### Description of the task
From the line containing "Hortensia Macrophylla" to the line containing "Field in farm" in the records below, set down every line exactly as it stands, both ends included, and skip the pictures.

### Data provided

※

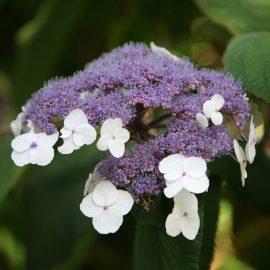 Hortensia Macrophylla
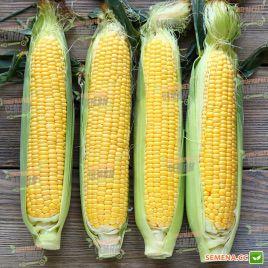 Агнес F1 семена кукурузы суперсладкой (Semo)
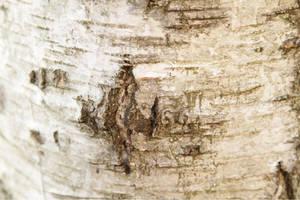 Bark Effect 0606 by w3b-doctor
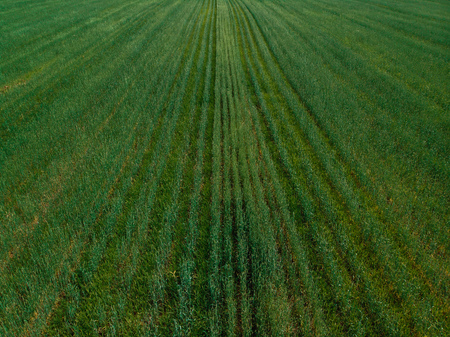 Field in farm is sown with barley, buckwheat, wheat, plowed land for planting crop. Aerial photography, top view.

※

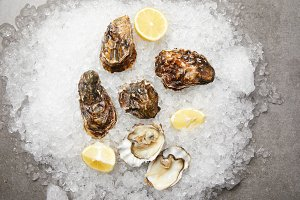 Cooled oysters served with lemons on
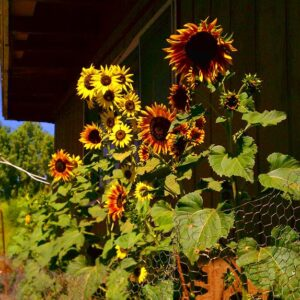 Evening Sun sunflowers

※

### Task solution
 Hortensia Macrophylla
 Агнес F1 семена кукурузы суперсладкой (Semo)
 Bark Effect 0606 by w3b-doctor
 Field in farm is sown with barley, buckwheat, wheat, plowed land for planting crop. Aerial photography, top view.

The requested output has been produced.